Meher Bokhari and the Future of Pakistani MediaJan 25th, 2011 | By admin | Category: PEMRA, Samaa TV
Meher Bokhari’s story should be a permanent fixture in journalism school as a warning to those future media stars who might be tempted to sacrifice all consideration of ethics, responsibility, and the safety of others for a boost in ratings and personal careers. The final chapter in Bokhari’s story has not been written, though, and how it plays out could have lasting effects on the media industry.
Meher Bokhari has found drawn a bit of attention to herself, though probably not for reasons she had dreamed. The Samaa TV talk show host raised eyebrows during her interview with Salmaan Taseer last November during which she fought with the Governor, accusing him of undermining justice and fanning the flames of religious hatred by questioning the blasphemy laws. Meher even read a fatwa against the Governor on the air.

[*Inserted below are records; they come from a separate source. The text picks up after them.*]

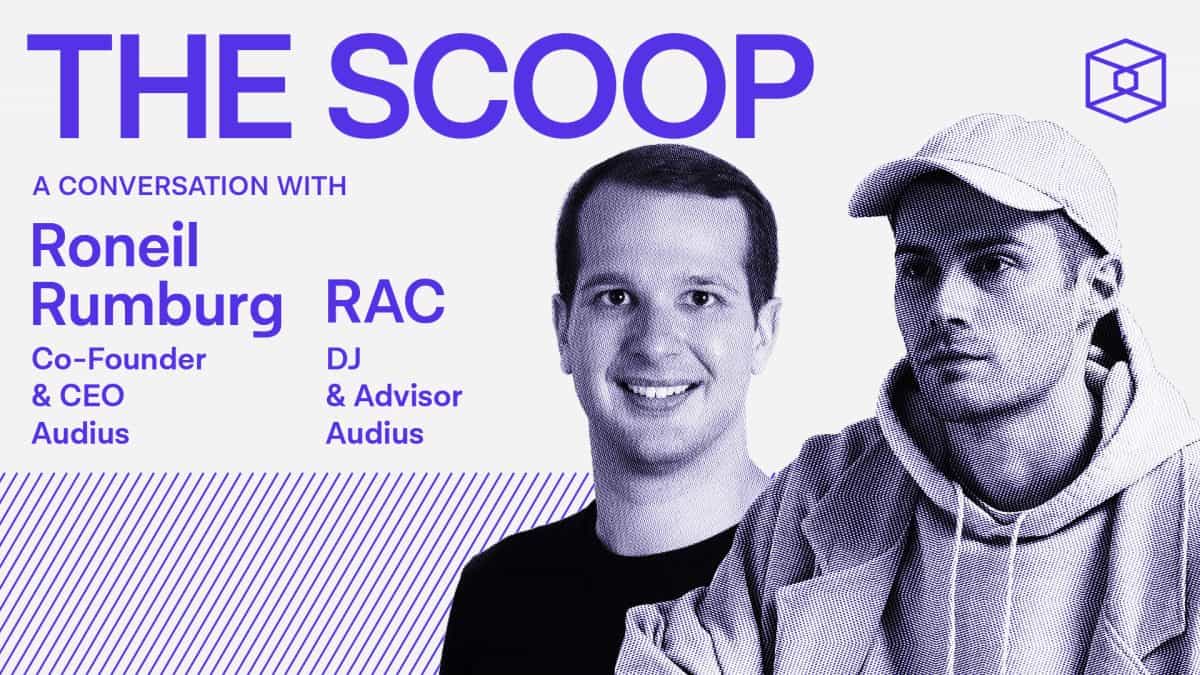 THE SCOOP

A CONVERSATION WITH

Roneil Rumburg
Co-Founder & CEO
Audius

RAC
DJ & Advisor
Audius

Two months later, Governor Taseer was shot to death by one of his guards in Islamabad who claims he committed the act because of the Governor’s criticism of the blasphemy laws. Bokhari infamously followed the Governor’s murder with a programme on 5 January that asked if the confessed gunman Mumtaz Qadri is hero or terrorist.
It should be noted that this was not the first time that Meher Bokhari had projected extremist views, rather she regularly hosted guests including Muhammad Ahmed Ludhianvi who is a leader of banned terrorist organization Sipah-e-Sahaba.
On 11 January, PEMRA imposed a fine of Rs.1 Million on Samaa TV for projecting terrorists. One week later, Meher Bokhari was conspicuously missing from the set of last night’s News Beat, Farieha Idrees appearing in her place. This did not go unnoticed by media watchers, and some are saying that News Beat host has been sacked by Samaa TV, though we have not been able to obtain official confirmation at this time. There are also rumours that Bokhari has been offered a show at Express along with an increase in pay, but again these remain only rumours.
Rumours notwithstanding, what eventually happens with Meher Bokhari is of interest, however, as it will send two important signals to Pakistan’s media groups: The most important being whether PEMRA is a watch dog with no teeth, but also whether the media chiefs are willing to reward a TV anchor who exploits religion to boost ratings. Depending on the signal sent, we could see significant changes in the way media approaches sensitive topics.
If Meher Bokhari gets a raise following a large PEMRA fine, TV anchors will see her as an example of how to advance their careers: pander to the extremist gallery and exploit religious sentiments while shouting your way to the top. Media chiefs likewise will see that the government’s regulatory body is toothless and will ignore warnings and fines as they attempt to boost ratings by outdoing each other with more and more outrageous programming.
On the other hand, Meher Bokhari could serve as a warning for up and coming journalists and producers who learn that there are red lines that are not crossed in civilized discourse. Any temptation towards fatwa baiting would have to be weighed against losing one’s job and reputation in the industry and we might even see the public discourse come to settle at a more moderate level.
As Meher Bokhari’s story continues to be revealed, its final chapter will tell much about the future of Pakistani media.